## [Extrait du texte]

==============================

Les photos illustrant cette conférence sont de Rudolf Geipel. Nous remercions tout particulièrement le professeur Henning von Philipsborn d'avoir prononcé sa conférence en français et de nous avoir communiqué son texte également en français. (NDLR)

Présentation de l'ouvrage du professeur von Philipsborn par J-P Adloff, in Radioprotection Vol. 41 n°4 (2006)

Uranfarben, Uranglasuren ; radiometrisch, technisch, historich. H von Philipsborn et R. Geirel. Volume 46 des publications du Musée des exploitations minières et de l'industrie de l'est de la Bavière. Theuren, 2005. 160 pages. ISBN : 3-925690-55-7

Lorsqu'il découvrit l'uranium en 1789, Martin Heinrich Klaproth (1743-1817) releva la couleur jaune-orange des composés de l'élément et suggéra leur emploi pour la coloration de porcelaines. Quelques années plus tard les premières porcelaines uranifères étaient produites en Allemagne par les manufactures Meissen et Wien. Au milieu du 19e siècle, les minerais d'uranium abandonnés à St Joachimstahl considérés jusque-là sans valeur furent utilisés pour la préparation de colorants à base d'uranium. Ainsi naquit une industrie prospère d'abord en Allemagne puis en Europe pour la confection de porcelaines, faïences, carreaux et émaux utilisant une palette d'une trentaine de teintes.

Une impressionnante collection d'objets d'art uranifère a été rassemblée au Musée des exploitations minières et de l'industrie à Theuren dans le Land de Bavière, proche des centres historiques de l'industrie verrière. Elle est présentée et commentée dans l'opuscule « Couleurs, verres et émaux uranifères : radiometrie, technologie, historique ». Plus de la moitié de la publication rassemble des photographies en couleur illustrant agréablement les chapitres décrivant les mesures radiométriques, les techniques relatives à la préparation des colorants et la confection des objets présentés. Le document est rédigé sous la direction de Henning von Philipsborn, Professeur à l'université de Ratisbonne, auteur de nombreux travaux sur la métrologie des rayonnements.

==============================

Entrées de données enregistrées:
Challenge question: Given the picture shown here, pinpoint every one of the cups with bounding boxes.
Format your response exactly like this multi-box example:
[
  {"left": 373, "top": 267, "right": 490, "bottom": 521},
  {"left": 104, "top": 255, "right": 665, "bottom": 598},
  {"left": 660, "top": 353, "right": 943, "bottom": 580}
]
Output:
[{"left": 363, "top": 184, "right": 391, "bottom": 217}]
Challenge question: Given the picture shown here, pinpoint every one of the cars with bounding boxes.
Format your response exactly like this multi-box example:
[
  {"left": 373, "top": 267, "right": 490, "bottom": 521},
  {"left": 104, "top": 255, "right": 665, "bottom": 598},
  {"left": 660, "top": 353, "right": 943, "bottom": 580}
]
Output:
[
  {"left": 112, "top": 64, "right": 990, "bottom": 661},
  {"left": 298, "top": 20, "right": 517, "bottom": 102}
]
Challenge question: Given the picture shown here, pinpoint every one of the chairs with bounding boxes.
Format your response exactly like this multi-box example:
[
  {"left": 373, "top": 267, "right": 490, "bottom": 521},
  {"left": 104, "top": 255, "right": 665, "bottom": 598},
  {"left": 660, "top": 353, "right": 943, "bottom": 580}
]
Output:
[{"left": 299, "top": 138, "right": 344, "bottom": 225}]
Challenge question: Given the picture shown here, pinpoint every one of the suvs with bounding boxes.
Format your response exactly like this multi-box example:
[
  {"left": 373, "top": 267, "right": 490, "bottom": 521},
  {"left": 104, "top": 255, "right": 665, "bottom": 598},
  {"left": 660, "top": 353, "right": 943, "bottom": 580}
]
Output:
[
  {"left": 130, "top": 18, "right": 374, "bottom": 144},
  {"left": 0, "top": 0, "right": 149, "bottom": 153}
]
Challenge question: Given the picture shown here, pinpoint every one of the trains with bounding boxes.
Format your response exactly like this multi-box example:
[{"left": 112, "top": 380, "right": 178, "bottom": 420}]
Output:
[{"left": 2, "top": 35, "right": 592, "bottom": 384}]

==============================

## [Questions sur l'extrait]
• a. D'après le texte sur les couleurs uranifères, en quelle année Martin Heinrich Klaproth a-t-il découvert l'uranium ?
• b. Reprenez le texte sur les couleurs uranifères juste après sa dernière phrase.

## [Réponses dans l'ordre]
• a. En 1789.

• b.
Les chapitres traitant de la radiométrie qui intéresseront davantage le radioanalyste s'ouvrent d'emblée par la question : les objets présentés sont-ils dangereux ou inoffensifs pour le public ? La réponse est rassurante : la dose d'exposition annuelle au contact des objets est 0,01 mSv alors que la dose naturelle en Allemagne est 2,4 mSv-.La teneur pondérale de l'uranium est inférieure au pourcent, l'activité de quelques dizaines de Bq/g. Jusqu'à la fin du 19e siècle, comme le révèle la spectrométrie gamma, l'uranium peut contenir des quantités variables de radium, mais celles-ci ne se retrouvent plus dans les échantillons postérieurs à la séparation industrielle du radioélément. Le rapport expérimental des activités 238U/235U est proche de la valeur naturelle 21,7 jusqu'en 1950. Pour les colorants plus récents utilisant de l'uranium appauvri ce rapport est nettement plus élevé. Cette observation permet de dater certains objets. À titre d'anecdote les rapports isotopiques mesurés pour deux cendriers identiques fabriqués en France et portant la marque publicitaire «Pernod» sont respectivement 25 et 39, donc confectionnés avant et après la dernière guerre.

Si la radioprotection au voisinage des objets uranifères ne pose pas de problème particulier, il n'en est pas de même pour l'utilisation de vaisselle à base d'émaux céramiques de couleur rouge ou orange pour lesquels la teneur superficielle en uranium peut dépasser 15 %. Leur utilisation est proscrite et leur fabrication est maintenant interdite.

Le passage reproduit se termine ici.